Exactly repeat the line that contains "In this displayed", then every line after it up to and including the final line.
-- start --
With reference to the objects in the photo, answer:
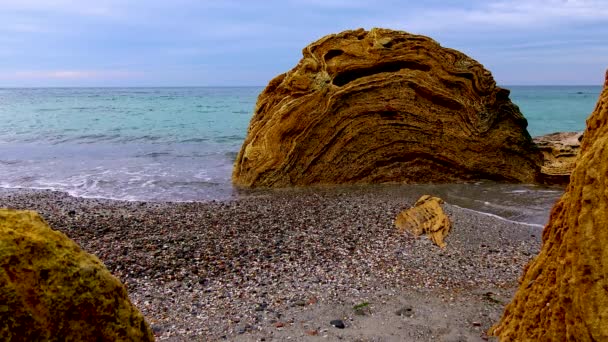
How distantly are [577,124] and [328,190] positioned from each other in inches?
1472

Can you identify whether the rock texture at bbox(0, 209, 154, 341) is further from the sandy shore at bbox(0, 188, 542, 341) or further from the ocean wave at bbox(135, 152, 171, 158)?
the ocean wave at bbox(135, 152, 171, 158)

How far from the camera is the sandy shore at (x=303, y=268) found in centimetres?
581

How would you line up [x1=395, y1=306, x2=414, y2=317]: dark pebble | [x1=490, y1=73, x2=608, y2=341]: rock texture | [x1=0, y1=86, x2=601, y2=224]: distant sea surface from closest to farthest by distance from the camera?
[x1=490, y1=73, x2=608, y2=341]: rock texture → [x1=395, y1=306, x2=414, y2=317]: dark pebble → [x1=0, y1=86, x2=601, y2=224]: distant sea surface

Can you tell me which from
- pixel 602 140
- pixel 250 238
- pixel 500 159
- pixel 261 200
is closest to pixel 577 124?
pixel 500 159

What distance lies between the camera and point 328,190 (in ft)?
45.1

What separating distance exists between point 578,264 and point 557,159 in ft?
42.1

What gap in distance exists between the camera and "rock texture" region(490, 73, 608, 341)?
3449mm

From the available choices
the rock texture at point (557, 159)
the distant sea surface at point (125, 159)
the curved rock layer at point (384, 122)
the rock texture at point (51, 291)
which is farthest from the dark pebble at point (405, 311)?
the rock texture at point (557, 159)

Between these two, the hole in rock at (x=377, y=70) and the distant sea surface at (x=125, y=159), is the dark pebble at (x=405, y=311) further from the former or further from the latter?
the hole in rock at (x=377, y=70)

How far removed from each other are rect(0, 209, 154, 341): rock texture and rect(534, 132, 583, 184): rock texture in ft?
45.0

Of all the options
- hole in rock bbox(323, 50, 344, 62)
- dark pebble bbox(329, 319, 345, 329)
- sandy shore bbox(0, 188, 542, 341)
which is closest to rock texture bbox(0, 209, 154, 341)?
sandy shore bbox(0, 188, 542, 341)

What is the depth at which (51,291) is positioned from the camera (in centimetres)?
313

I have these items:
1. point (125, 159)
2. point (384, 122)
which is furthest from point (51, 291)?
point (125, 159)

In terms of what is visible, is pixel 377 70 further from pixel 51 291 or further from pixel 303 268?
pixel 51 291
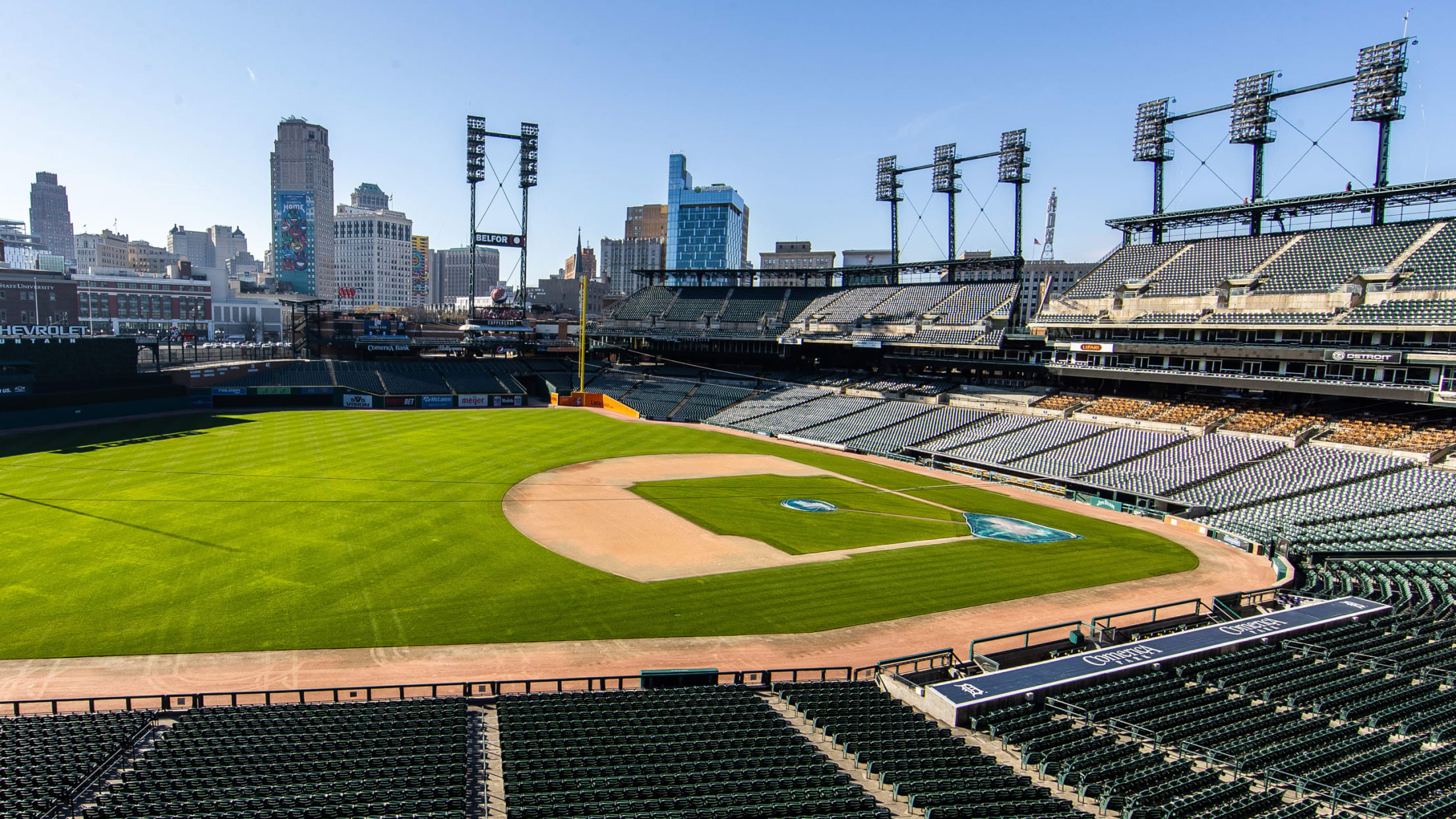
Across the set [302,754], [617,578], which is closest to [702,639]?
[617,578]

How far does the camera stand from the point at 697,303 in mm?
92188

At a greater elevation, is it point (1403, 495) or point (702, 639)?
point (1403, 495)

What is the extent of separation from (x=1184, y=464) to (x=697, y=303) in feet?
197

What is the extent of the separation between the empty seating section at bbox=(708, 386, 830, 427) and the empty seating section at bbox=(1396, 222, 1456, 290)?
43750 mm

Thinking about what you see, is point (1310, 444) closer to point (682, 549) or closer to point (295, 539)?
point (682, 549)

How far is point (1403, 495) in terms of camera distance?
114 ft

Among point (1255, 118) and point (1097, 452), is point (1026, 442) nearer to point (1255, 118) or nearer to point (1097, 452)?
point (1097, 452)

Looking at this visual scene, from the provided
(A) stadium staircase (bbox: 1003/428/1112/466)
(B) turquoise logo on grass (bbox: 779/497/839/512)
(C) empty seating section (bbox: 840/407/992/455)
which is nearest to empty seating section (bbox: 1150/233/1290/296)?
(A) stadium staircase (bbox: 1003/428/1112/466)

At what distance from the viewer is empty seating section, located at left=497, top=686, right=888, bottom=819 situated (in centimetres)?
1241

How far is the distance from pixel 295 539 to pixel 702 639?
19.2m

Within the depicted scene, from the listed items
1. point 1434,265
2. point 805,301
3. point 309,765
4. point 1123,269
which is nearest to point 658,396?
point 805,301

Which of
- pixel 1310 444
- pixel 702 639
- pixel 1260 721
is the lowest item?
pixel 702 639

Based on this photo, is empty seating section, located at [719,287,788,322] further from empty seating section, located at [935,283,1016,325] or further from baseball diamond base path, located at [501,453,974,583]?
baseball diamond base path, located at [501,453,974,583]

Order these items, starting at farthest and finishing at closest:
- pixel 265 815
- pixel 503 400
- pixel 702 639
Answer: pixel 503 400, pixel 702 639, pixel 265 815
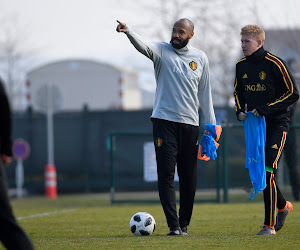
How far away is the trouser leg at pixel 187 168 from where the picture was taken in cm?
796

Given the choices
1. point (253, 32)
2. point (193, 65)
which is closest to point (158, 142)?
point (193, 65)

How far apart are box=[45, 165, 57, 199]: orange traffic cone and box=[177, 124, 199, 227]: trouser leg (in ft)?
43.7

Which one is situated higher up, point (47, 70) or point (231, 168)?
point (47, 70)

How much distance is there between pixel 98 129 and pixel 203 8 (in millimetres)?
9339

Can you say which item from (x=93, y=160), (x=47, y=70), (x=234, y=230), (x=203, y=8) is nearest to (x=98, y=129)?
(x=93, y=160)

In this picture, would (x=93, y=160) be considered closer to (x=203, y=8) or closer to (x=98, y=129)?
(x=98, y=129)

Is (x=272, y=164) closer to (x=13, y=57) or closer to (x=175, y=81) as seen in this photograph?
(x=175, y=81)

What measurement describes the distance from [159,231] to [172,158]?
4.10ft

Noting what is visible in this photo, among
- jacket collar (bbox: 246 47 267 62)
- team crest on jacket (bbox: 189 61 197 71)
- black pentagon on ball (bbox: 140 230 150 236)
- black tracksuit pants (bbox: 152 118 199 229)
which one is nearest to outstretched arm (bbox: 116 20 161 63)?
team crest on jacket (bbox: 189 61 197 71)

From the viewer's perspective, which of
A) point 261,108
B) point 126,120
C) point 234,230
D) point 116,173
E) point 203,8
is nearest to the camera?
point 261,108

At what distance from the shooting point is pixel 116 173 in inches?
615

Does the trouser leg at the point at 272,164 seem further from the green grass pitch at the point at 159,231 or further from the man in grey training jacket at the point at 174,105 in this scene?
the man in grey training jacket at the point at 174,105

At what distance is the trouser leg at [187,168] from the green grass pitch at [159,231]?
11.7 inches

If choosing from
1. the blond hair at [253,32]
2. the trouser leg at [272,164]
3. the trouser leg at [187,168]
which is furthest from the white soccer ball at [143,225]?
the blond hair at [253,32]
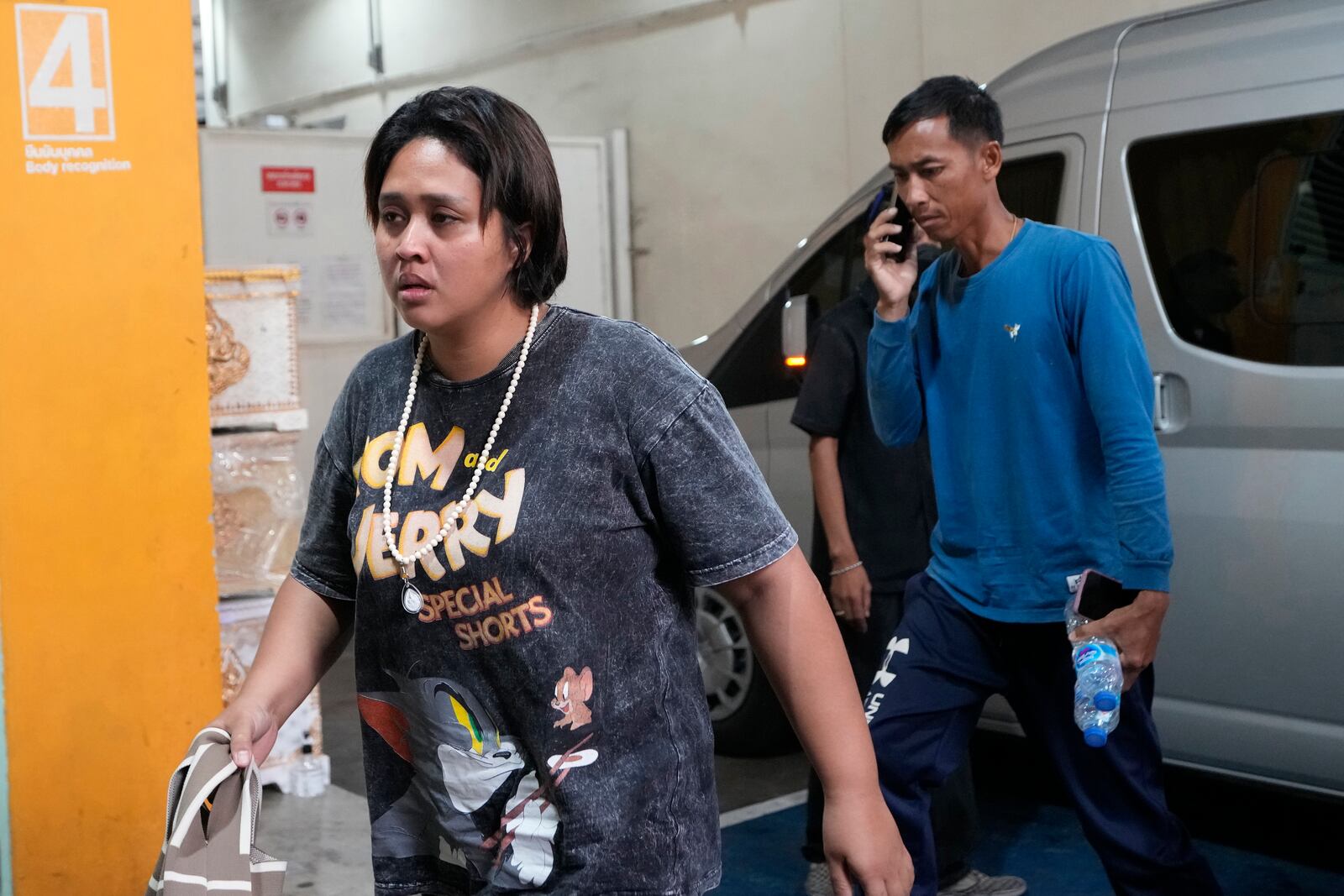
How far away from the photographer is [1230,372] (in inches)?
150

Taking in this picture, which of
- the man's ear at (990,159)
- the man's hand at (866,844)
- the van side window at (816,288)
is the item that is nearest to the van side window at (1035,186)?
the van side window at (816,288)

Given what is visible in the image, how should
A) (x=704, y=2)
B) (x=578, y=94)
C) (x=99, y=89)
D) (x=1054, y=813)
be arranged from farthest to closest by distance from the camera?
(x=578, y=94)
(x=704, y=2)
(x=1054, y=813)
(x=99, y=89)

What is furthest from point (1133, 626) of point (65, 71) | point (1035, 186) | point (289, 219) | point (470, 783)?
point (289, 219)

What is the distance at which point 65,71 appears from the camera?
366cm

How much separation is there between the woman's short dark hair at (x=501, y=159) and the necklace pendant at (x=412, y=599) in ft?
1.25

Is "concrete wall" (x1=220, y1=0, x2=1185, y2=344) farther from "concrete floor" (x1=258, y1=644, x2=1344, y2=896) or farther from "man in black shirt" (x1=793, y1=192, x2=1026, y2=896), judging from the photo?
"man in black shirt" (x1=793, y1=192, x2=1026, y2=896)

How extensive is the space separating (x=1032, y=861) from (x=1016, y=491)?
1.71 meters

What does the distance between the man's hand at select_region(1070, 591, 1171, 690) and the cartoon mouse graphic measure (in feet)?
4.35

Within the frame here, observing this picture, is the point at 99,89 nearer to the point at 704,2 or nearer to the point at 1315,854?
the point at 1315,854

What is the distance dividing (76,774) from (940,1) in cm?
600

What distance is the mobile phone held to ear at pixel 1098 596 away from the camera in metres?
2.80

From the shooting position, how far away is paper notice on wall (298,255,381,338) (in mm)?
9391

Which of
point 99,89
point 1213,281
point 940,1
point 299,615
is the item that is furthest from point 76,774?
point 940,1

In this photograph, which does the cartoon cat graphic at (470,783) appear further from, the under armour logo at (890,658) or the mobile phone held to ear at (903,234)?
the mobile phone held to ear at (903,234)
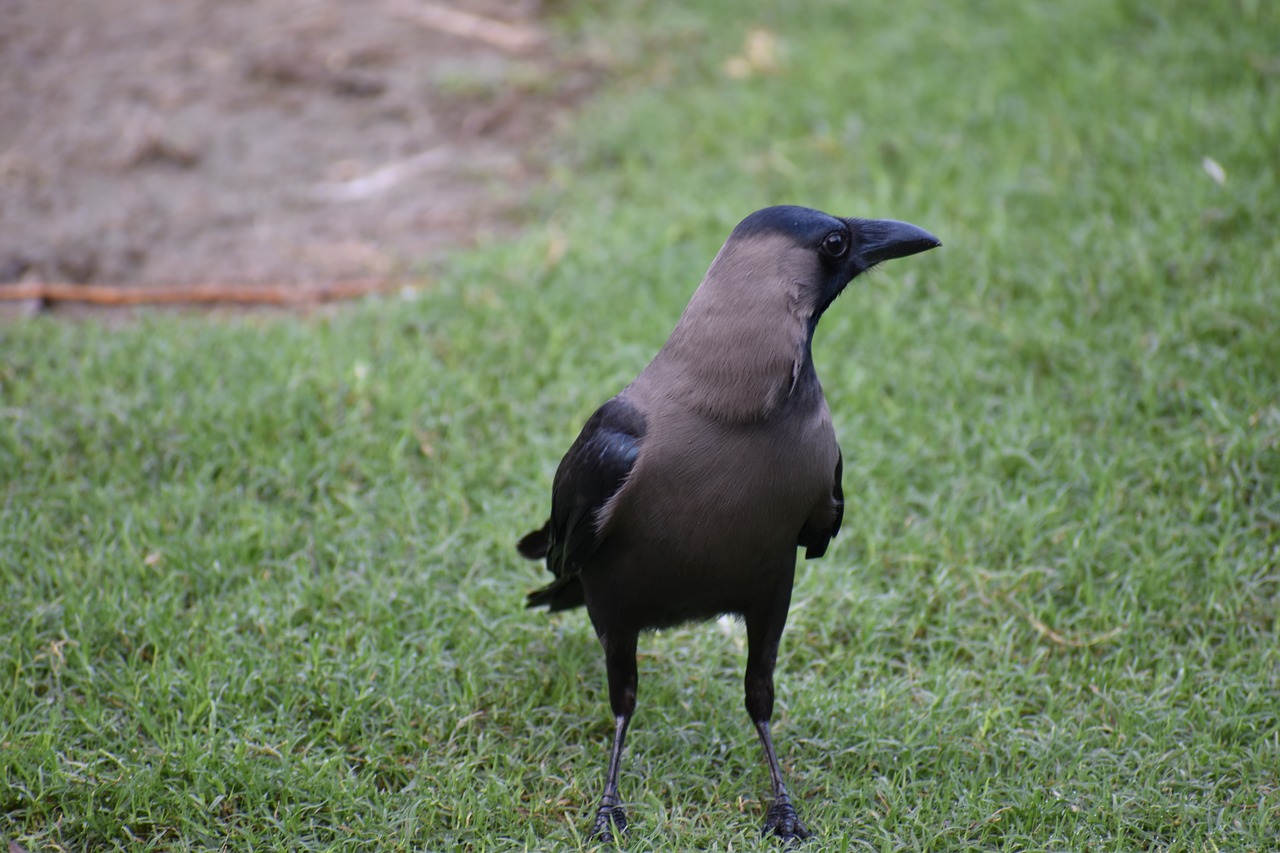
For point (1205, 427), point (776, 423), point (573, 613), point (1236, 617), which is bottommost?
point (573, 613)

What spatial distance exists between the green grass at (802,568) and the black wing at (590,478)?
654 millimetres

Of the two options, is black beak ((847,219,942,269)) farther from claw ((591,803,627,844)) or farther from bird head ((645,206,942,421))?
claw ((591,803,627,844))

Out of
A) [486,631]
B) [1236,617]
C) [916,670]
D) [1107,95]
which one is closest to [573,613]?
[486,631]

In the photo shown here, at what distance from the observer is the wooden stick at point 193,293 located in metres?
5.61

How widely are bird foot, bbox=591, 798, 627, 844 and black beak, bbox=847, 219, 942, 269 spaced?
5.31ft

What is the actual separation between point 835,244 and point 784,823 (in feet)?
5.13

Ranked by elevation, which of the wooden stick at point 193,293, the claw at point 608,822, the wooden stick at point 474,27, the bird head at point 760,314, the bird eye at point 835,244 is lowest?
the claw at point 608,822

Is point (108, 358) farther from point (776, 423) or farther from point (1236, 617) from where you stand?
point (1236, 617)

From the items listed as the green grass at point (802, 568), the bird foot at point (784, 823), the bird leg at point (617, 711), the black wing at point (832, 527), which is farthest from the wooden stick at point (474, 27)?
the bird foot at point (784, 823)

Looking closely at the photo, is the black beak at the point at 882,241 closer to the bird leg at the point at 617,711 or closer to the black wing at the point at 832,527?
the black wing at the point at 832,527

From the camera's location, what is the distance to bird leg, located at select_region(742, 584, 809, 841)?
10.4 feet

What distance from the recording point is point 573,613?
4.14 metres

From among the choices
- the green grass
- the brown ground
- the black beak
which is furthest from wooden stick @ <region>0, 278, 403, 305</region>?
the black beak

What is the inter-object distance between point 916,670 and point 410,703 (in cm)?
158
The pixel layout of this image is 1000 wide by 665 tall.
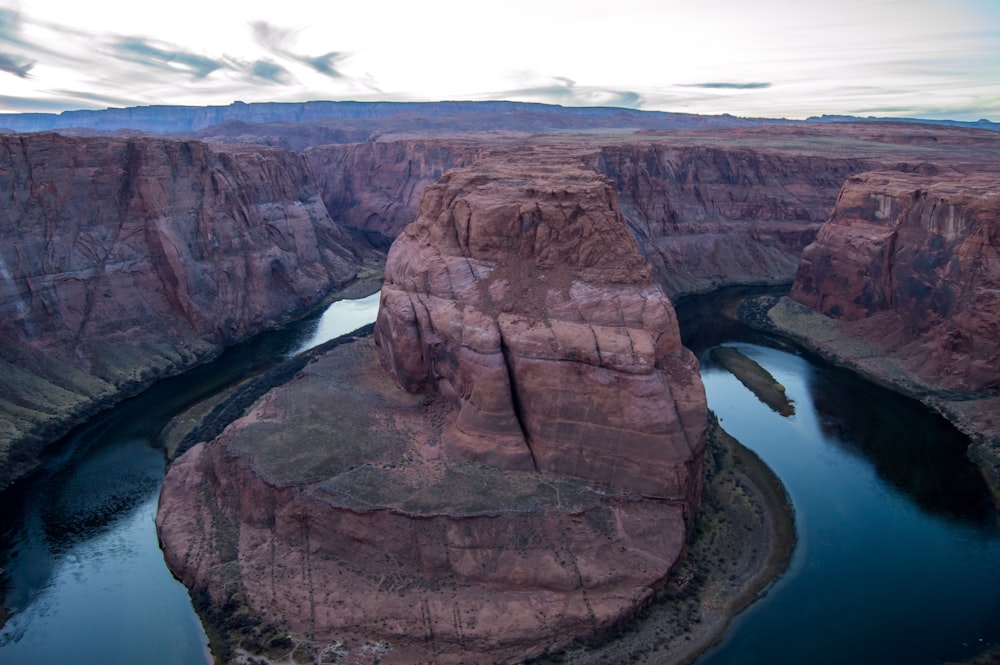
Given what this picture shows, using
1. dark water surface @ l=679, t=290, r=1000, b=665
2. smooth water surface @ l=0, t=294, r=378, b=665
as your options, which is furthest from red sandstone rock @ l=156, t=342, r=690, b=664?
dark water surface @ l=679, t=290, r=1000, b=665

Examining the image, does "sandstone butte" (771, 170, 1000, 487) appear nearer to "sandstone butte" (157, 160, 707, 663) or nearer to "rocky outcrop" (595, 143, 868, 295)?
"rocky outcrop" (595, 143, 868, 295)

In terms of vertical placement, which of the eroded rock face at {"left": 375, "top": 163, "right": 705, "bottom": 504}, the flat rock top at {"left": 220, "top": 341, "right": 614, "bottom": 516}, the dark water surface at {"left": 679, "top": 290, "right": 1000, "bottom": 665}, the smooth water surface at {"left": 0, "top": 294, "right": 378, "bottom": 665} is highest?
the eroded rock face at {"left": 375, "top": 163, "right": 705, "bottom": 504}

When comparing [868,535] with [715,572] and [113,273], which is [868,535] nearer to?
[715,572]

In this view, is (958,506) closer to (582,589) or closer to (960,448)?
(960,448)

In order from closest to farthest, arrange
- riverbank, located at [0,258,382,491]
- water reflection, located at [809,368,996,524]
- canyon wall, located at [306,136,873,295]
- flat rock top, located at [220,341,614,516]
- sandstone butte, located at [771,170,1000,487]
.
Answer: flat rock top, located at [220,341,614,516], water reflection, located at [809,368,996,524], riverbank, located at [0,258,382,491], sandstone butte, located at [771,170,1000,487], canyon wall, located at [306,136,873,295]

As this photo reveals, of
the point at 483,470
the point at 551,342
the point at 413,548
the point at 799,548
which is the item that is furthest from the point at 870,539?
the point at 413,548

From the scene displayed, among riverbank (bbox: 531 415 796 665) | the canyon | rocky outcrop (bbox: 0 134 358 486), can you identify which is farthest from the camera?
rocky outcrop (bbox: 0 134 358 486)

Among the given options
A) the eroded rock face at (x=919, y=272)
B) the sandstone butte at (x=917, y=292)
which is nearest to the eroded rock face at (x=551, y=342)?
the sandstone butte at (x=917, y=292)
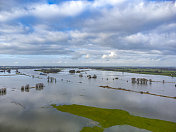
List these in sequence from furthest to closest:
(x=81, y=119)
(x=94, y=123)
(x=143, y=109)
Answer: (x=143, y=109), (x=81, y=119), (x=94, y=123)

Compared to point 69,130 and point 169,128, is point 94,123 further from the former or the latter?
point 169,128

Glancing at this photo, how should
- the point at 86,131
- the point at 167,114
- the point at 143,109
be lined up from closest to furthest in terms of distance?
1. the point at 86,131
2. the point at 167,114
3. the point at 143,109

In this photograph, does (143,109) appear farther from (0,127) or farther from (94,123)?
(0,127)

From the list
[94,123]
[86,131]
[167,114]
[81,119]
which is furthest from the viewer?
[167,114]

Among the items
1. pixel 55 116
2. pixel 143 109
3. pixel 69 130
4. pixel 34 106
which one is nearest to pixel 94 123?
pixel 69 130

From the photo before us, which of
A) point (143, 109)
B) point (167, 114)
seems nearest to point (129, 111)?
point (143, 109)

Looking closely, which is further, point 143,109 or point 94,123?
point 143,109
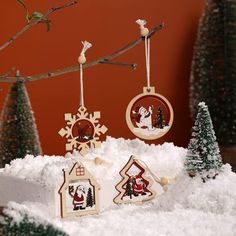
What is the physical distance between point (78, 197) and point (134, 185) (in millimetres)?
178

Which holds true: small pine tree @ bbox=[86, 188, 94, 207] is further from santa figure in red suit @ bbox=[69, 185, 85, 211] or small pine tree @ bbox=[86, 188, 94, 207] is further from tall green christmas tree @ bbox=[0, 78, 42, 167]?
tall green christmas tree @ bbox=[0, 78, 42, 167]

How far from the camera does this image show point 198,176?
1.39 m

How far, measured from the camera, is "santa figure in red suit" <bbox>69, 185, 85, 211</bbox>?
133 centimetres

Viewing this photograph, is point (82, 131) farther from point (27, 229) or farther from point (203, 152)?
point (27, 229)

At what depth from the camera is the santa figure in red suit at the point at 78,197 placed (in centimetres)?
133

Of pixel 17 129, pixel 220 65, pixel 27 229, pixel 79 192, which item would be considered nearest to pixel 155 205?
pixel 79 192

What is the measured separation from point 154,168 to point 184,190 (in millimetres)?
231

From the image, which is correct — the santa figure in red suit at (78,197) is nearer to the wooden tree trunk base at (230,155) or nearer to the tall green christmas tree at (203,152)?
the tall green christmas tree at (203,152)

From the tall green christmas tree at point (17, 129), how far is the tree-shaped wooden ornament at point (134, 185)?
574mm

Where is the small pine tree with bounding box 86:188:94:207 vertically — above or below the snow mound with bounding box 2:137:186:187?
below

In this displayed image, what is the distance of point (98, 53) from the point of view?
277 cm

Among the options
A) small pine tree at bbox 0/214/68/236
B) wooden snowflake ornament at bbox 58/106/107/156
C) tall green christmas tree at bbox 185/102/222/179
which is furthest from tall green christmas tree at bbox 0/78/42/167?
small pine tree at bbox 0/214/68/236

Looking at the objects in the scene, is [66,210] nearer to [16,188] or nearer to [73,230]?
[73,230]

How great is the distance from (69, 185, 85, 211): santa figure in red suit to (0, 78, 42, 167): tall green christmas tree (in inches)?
-- end --
* Response to the task *
In this displayed image, what is the distance of point (98, 53) from the point of view?
277 cm

Among the options
A) small pine tree at bbox 0/214/68/236
B) wooden snowflake ornament at bbox 58/106/107/156
C) tall green christmas tree at bbox 185/102/222/179
which is furthest from tall green christmas tree at bbox 0/78/42/167?
small pine tree at bbox 0/214/68/236

Looking at the objects in the scene, is [66,210] nearer to [16,188] or nearer to [73,230]?
[73,230]

How great is the distance from (69, 185, 85, 211): santa figure in red suit to (0, 78, 42, 167): tall green christmas tree (in inches)?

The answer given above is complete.